Poggio Bracciolini, Giovanni Francesco
POGGIO BRACCIOLINI, GIOVANNI FRANCESCO
Humanist; b. Terranuova, near Arezzo, February 11, 1380; d. Florence, April 30, 1459. Early in his boyhood his impoverished family moved to Florence where Poggio was able to pay for instruction in Latin from Giovanni da Ravenna from fees earned in copying MSS. He probably learned Greek, of which he never had full mastery, on his own initiative.

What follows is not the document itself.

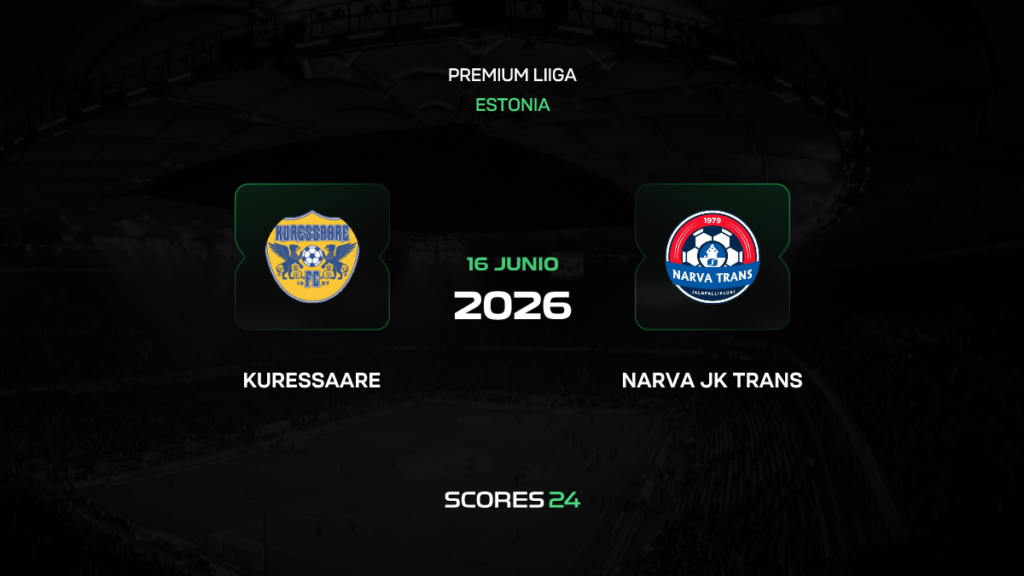 Kuressaare vs Narva Trans | 16 de Junio de 2026 | Liga estonia | 11:00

In 1404, at the age of 24, he entered the service of the apostolic chancery during the pontificate of Boniface IX, serving as a scriptor; he held that post as a layman under eight popes for almost 50 years. On June 8, 1453, he assumed the office of chancellor of the Republic of florence, and functioned in that capacity until shortly before his death. His proficiency in Latin epistolography, an accomplishment much admired in his time, exerted considerable influence on the development of the curial style of the papal chancery. Poggio's most enduring claim to distinction rests on his remarkable industry in "recovering" MSS of Latin authors in monastic libraries such as weingarten, reichenau, and sanktgallen, where he found the complete text of Quintilian's Institutio oratoria, which he copied and forwarded to Leonardo Bruni.

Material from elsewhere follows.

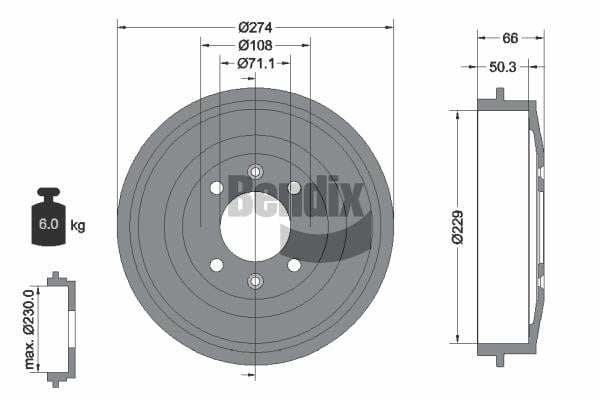 Bendix USA BDM1014 Bremstrommel BDM1014: Bestellen Sie in Polen zu einem guten Preis bei 2407.PL!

As an author, Poggio is best known for his Letters and his most frequently translated Liber facetiarum, a collection of witty and generally indecent anecdotes filled with invective against clergy and religious. In imitation of Seneca he composed his Historia disceptiva de avaritia, Historiae de varietate fortunae, In hypocritas et delatores, and De humanae conditionis miseria, all of which show traces of a Christian stoicism. The Historia Florentiae, modeled on Livy's history of Rome, is useful but labors under the defects of its annalistic approach. In his translations of Greek authors, such as Diodorus Siculus, Lucian, and Xenophon (Cyropaedia ), Poggio's defective knowledge of Greek is all too evident; he was unable to render faithfully a Greek author's trend of thought. In controversies with Zeno of Feltre, Guarino, Ciriaco of Ancona, Filelfo, and Lorenzo Valla, to name but a few, he was frequently scurrilous and stirred up lifelong hatreds. Poggio's Urbis Romae descriptio and his interest in collecting Latin inscriptions give him a place of honor at the beginnings of classical archeology.

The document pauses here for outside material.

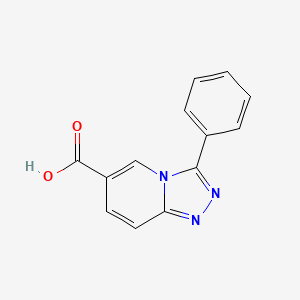 Chemical structure of 3-Phenyl-[1,2,4]triazolo[4,3-a]pyridine-6-carboxylic acid
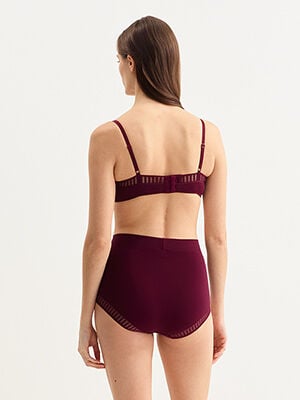 Justine graphique Reggiseno a balconcino imbottito standard vista 2 su 3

Bibliography: Editions. Opera omnia, ed. h. bebelius (Basel 1538); Epistolae, ed. t. de tonellis, 3 v. (Florence 1832–61). Literature. g. voigt, Die Wiederbelebung des classischen Altertums, ed. m. lehnerdt, 2 v. (3d ed. Berlin 1893). l. pastor, The History of the Popes from the Close of the Middle Ages, 40 v. (London-St. Louis 1938–61) v.1, passim. j. e. sandys, History of Classical Scholarship, 3 v. (Cambridge, England) 2:25–34. e. walser, Gesammelte Studien zur Geistesgeschichte der Renaissance (Basel 1932). c. da capodimonte, "Poggio Bracciolini autore delle anonime Vitae quorundam pontificum, " Rivista di storia della Chiesa in Italia 14 (1960) 27–47. m. seidlmayer, Die Religion in Geschichte und Gegenwart, 7 v. (3d ed. Tübingen 1957–65) 5:424. f. zoepfel, Lexikon für Theologie und Kirche, ed. j. hofer and k. rahner, 10 v. (2d, new ed. Freiburg 1957–65) 8:577. h. baron, The Crisis of the Early Italian Renaissance, 2 v. (Princeton 1955). m. e. cosenza, Biographical and Bibliographical Dictionary of the Italian Humanists and of the World of Classical Scholarship in Italy, 1300–1800, 5 v. (2d, rev. and enl. ed. Boston 1962) 4:2858–59; 5:1445–46. p. braccioloni, Lettere (Florence 1984); Poggio Bracciolini, 1380–1980 (Florence 1980). c. trinkaus, In Our Image and Likeness (Chicago 1970).